Not only would a Greek default be a total disaster for Greece, it would potentially be a total disaster for the entire global financial system. Sung Won Sohn, an economics professor at California State University, said .”The European debt crisis has the potential to have as big an impact as the subprime mortgage crisis did in the United States”. So will these bailouts solve the problem? No, giving Greece more loans is only going to kick the can down the road for a little while longer.
The truth is Greece is bankrupt. Unless huge amounts of Greek debt are forgiven, Greece is going to default sooner or later.
When confidence in the finances of a nation is lost, borrowing costs can go up very quickly. Today, the yield on two year Greek bonds is up to 28.6%.
Anyone that has ever been late on paying their credit cards knows how painful an interest rate like that can be. So why doesn’t Greece just slash government spending to the bone and get their financial house in order? Well, it is not that easy. Harsh austerity measures have already been implemented. As a result, unemployment is rampant and there is rioting in the streets.
An article in The Guardian recently explained, austerity has taken a brutal toll on the Greek economy.
A year of wage and pension cuts, benefit losses and tax increases has taken its toll: almost a quarter of the population now live below the poverty line, unemployment is at a record 16% and, as the economy contracts for a third year, economists estimate that about 100,000 businesses have closed.
The frightening thing is that Greece is not alone. Ireland has already received a bailout and they are probably going to need another one at some point.
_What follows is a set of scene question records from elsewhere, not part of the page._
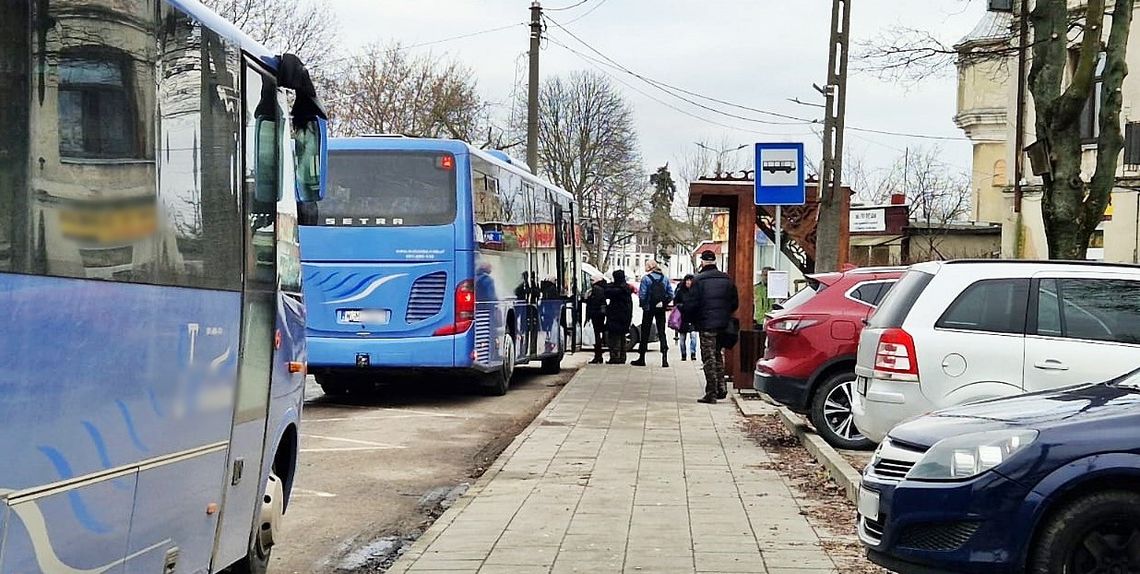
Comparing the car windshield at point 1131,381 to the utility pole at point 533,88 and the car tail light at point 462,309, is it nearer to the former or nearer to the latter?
the car tail light at point 462,309

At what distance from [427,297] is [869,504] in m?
10.5

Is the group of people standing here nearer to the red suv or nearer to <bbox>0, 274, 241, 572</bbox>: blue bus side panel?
the red suv

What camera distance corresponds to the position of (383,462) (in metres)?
12.4

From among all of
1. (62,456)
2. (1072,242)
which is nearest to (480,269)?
(1072,242)

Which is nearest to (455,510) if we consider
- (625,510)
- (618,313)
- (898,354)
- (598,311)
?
(625,510)

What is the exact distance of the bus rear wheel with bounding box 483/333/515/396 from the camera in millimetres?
19172

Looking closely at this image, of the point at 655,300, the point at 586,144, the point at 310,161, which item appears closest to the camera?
the point at 310,161

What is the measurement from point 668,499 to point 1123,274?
3475 millimetres

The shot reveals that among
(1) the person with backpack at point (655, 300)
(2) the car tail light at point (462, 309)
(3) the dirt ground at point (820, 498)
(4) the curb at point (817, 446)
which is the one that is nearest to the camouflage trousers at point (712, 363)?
(4) the curb at point (817, 446)

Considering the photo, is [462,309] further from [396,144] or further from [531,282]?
[531,282]

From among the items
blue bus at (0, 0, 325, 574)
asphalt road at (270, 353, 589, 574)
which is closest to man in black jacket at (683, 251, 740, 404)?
asphalt road at (270, 353, 589, 574)

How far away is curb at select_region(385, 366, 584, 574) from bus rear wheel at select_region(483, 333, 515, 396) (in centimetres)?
407

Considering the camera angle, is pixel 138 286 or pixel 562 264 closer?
pixel 138 286

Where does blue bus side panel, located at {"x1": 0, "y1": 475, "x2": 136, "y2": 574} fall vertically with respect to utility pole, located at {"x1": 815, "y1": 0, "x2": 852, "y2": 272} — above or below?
below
Portugal is a financial basket case and they are probably next in line for a bailout. The employment situation in Spain is absolutely nightmarish. Spain will probably be able to squeak by without a bailout if the global economy stays stable, but if the dominoes start to fall Spain could be in a massive amount of trouble very quickly.
Not that many people are talking about Italy, but Italy has a huge debt problem. Moody’s warned that it may downgrade Italy’s AA2 debt rating at some point within the next 90 days. Belgium and France also have very substantial debt problems. They probably would not be the first dominoes to fall, but if the “contagion” starts to spread they could certainly have massive problems.
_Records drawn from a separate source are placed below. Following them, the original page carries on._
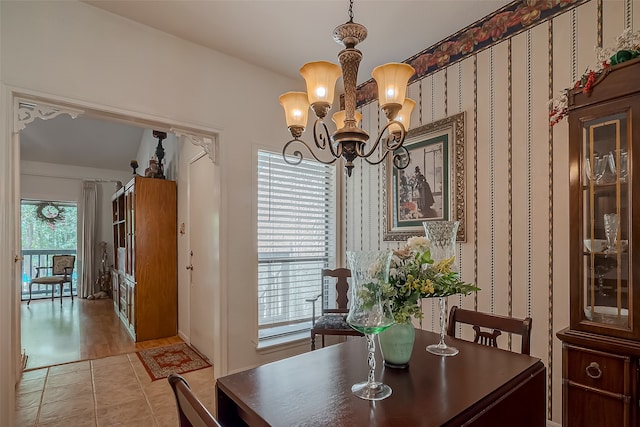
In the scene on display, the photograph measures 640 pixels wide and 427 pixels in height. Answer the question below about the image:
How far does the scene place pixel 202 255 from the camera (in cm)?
362

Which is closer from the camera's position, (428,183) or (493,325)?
(493,325)

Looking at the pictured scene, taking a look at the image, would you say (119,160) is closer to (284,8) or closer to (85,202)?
(85,202)

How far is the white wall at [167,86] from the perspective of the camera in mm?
2023

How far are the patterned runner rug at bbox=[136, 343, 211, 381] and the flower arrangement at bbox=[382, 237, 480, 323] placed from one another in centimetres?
273

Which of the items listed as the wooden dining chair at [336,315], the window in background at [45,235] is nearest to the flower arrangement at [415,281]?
the wooden dining chair at [336,315]

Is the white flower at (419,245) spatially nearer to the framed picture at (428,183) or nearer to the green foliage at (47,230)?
the framed picture at (428,183)

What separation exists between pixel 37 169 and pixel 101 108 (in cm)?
565

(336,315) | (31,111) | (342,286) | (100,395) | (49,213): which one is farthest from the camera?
(49,213)

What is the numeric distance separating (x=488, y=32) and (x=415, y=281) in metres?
2.09

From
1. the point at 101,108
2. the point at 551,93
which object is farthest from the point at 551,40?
the point at 101,108

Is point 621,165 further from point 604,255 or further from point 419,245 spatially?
point 419,245

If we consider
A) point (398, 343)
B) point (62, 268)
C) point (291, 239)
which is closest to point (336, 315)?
point (291, 239)

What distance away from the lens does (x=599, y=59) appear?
1.60 metres

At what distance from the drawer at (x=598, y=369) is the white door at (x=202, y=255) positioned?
2.79 metres
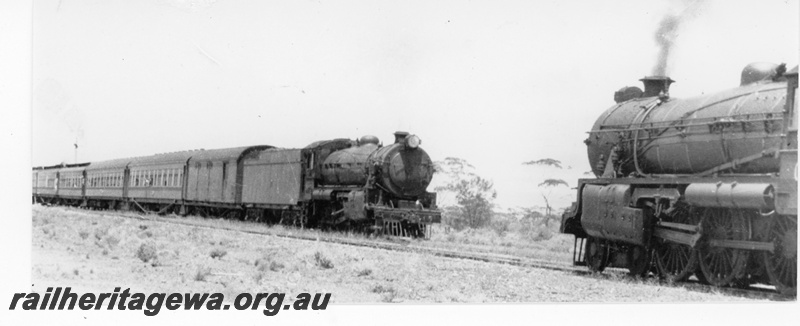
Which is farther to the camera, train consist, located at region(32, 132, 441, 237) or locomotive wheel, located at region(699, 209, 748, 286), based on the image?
train consist, located at region(32, 132, 441, 237)

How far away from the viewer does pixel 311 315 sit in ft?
28.8

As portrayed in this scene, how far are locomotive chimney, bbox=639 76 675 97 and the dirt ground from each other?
3180 millimetres

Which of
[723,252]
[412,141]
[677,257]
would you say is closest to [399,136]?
[412,141]

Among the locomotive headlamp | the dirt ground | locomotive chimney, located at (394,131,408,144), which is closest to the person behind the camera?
the dirt ground

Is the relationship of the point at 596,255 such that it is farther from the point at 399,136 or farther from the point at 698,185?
the point at 399,136

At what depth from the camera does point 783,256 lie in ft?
32.7

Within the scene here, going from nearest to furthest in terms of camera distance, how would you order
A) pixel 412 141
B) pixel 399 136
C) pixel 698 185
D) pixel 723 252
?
1. pixel 698 185
2. pixel 723 252
3. pixel 412 141
4. pixel 399 136

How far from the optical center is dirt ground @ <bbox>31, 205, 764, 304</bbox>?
396 inches

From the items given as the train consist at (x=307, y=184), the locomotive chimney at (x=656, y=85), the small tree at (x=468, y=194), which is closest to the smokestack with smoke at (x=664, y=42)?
the locomotive chimney at (x=656, y=85)

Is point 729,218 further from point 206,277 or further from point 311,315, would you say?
point 206,277

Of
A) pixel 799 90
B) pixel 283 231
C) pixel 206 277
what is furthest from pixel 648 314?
pixel 283 231

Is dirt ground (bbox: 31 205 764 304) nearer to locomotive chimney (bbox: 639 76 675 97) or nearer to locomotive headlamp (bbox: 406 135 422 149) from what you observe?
locomotive chimney (bbox: 639 76 675 97)

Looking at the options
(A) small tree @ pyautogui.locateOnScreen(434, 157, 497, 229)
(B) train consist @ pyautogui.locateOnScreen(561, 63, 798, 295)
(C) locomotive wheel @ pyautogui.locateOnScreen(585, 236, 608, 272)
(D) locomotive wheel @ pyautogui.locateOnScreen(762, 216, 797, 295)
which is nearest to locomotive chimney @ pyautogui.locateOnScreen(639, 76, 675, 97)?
→ (B) train consist @ pyautogui.locateOnScreen(561, 63, 798, 295)

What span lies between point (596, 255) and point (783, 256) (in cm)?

The truth is Europe’s entire financial system is extremely vulnerable right now. As a result the world financial system too is far more precarious today than it was back in 2008. Big banks all over Europe, and especially in Germany, are leveraged to the hilt. All it would take to topple many of them is a stiff breeze.
When Lehman Brothers collapsed, it was leveraged 31 to 1. Today, German banks are leveraged 32 to 1. German banks are also holding a massive amount of Greek debt. That is why there is so much fear that the crisis in Greece could spread across the rest of Europe and start toppling dominoes.
The sovereign debt crisis in Europe did not happen overnight and it is going to be with us for a long, long time even if the global economy remains relatively stable. At the moment, the best that officials in Europe can seem to come up with is to put off the pain for another day.
Pimco’s Mohamed El-Erian told CNBC, “This problem is not going to go away. It’s going to weigh on markets here and we’re going to see the same set of headlines over and over again. We simply cannot continue to kick the can down the road, because we’re coming to the end of the road in Greece.”
Beware of Greeks asking for impossible gifts. The next wave of the financial collapse is going to hit at some point, and when it does it is going to probably be even more painful than the last wave. Our world is becoming an incredibly unstable place. Are you prepared for the coming economic collapse and the next great depression? You better get ready!